**Directions:** Output exactly the lines that run from the line with "Is the treeline silhouette at pixel" to the end of the material, both ends included, and no other lines.

**Input data:**
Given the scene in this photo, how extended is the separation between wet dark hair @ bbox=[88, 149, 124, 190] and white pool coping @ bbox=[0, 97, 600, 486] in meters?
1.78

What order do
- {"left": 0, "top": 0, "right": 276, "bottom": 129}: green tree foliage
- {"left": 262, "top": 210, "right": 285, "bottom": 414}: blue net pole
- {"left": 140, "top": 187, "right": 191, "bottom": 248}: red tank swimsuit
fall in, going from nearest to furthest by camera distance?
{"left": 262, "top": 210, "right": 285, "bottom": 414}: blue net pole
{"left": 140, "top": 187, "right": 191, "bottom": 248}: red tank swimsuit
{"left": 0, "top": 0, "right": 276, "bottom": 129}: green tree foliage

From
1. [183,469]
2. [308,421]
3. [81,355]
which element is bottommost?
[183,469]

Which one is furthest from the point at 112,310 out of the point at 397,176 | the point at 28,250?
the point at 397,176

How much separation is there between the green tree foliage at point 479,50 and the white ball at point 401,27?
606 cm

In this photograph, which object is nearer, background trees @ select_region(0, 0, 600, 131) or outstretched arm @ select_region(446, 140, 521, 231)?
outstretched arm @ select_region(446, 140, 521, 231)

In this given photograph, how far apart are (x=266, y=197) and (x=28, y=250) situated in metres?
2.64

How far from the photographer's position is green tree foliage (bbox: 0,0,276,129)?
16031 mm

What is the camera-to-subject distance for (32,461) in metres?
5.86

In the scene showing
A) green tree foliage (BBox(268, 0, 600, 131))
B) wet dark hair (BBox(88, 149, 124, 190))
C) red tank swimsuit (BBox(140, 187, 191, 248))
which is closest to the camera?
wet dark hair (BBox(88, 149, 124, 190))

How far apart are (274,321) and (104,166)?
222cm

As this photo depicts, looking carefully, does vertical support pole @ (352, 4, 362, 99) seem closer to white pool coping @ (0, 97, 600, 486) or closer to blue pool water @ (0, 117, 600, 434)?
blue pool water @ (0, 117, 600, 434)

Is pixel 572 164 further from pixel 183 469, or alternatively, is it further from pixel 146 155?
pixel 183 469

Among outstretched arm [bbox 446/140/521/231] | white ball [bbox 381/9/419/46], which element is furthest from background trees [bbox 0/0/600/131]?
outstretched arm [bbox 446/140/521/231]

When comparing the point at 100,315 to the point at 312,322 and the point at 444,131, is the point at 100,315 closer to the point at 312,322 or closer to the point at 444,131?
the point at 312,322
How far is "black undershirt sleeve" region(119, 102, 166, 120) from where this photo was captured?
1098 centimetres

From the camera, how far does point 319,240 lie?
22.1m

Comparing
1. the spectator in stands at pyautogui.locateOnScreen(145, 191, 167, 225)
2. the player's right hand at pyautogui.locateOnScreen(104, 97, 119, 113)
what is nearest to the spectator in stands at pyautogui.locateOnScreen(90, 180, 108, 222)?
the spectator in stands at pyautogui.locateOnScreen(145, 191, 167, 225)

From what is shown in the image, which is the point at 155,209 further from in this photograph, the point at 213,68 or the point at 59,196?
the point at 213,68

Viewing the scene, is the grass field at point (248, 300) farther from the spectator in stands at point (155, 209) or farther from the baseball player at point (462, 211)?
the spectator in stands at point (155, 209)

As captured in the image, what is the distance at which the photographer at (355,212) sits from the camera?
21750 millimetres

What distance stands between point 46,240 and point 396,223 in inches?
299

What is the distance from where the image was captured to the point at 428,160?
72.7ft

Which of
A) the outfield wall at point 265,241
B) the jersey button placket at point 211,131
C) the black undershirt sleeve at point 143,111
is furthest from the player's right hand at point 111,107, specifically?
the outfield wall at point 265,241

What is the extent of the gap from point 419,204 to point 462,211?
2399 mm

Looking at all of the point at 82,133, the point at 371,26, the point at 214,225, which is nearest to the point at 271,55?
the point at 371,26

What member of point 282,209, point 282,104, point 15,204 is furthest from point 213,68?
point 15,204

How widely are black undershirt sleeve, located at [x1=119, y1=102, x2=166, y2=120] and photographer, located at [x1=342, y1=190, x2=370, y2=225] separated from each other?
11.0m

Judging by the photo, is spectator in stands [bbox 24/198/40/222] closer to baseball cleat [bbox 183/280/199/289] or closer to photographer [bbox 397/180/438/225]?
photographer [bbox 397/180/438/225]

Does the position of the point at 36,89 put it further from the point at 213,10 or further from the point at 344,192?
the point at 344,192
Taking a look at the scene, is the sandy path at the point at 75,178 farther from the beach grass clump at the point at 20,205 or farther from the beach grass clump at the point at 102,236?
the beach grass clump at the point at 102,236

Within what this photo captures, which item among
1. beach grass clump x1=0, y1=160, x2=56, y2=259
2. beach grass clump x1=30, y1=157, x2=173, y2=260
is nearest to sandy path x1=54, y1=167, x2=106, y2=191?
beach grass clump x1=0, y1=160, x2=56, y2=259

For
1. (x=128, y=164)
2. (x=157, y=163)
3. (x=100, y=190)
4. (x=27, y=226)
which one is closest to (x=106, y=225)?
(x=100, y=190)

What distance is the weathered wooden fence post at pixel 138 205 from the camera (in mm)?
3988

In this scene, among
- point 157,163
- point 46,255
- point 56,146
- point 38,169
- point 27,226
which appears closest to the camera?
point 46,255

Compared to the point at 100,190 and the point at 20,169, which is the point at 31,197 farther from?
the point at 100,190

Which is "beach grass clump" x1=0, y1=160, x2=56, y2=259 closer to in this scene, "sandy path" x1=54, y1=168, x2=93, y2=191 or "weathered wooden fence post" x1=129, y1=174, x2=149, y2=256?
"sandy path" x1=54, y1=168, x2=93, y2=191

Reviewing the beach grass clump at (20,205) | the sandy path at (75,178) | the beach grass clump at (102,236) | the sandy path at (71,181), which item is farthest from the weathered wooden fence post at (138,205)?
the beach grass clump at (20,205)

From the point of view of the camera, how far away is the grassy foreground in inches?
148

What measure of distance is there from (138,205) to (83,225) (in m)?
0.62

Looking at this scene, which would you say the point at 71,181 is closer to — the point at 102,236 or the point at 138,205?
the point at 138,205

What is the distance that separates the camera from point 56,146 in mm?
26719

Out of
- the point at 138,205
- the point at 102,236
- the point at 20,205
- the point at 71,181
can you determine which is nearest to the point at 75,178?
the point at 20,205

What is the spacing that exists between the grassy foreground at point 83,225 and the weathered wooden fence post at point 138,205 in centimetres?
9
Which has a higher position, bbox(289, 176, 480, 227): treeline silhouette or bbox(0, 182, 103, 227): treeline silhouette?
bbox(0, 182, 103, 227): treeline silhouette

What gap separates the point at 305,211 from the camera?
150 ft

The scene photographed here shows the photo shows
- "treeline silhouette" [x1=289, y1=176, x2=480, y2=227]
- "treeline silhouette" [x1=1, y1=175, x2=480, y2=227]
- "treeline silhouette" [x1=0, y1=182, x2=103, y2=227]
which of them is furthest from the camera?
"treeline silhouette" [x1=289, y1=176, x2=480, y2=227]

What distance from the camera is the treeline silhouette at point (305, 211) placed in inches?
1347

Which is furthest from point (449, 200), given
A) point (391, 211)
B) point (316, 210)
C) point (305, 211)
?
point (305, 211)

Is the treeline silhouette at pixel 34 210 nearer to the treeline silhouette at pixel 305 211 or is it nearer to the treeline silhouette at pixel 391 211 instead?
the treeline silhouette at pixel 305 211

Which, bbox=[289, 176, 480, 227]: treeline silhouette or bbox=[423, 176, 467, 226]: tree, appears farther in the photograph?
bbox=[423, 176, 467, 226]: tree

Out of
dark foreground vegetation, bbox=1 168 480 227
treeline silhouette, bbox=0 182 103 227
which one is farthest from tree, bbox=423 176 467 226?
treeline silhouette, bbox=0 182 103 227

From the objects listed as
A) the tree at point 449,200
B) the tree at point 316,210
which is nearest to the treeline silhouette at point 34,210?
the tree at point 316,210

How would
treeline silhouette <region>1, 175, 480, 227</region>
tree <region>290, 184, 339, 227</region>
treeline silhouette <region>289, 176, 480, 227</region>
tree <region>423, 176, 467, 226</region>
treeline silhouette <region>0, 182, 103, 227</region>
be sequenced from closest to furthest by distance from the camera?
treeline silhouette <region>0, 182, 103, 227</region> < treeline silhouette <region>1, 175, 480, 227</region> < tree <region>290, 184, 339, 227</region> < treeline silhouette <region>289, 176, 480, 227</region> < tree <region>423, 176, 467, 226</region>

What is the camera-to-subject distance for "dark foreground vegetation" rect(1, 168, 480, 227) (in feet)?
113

**Solution:**
Is the treeline silhouette at pixel 34 210 nearer to the treeline silhouette at pixel 305 211 or is it nearer to the treeline silhouette at pixel 391 211 instead?
the treeline silhouette at pixel 305 211

Which, bbox=[289, 176, 480, 227]: treeline silhouette or bbox=[423, 176, 467, 226]: tree, appears farther in the photograph?
bbox=[423, 176, 467, 226]: tree

Out of
dark foreground vegetation, bbox=1 168 480 227
treeline silhouette, bbox=0 182 103 227
which one is farthest from tree, bbox=423 176 467 226?
treeline silhouette, bbox=0 182 103 227

From the objects listed as
A) the tree at point 449,200
B) the tree at point 316,210
which is nearest to the treeline silhouette at point 34,210?
the tree at point 316,210

How would
treeline silhouette <region>1, 175, 480, 227</region>
tree <region>290, 184, 339, 227</region>
treeline silhouette <region>289, 176, 480, 227</region>
tree <region>423, 176, 467, 226</region>
treeline silhouette <region>0, 182, 103, 227</region>
be sequenced from closest to furthest by distance from the camera?
treeline silhouette <region>0, 182, 103, 227</region> < treeline silhouette <region>1, 175, 480, 227</region> < tree <region>290, 184, 339, 227</region> < treeline silhouette <region>289, 176, 480, 227</region> < tree <region>423, 176, 467, 226</region>

What is the camera-to-subject distance for "dark foreground vegetation" rect(1, 168, 480, 227) (in feet)?
113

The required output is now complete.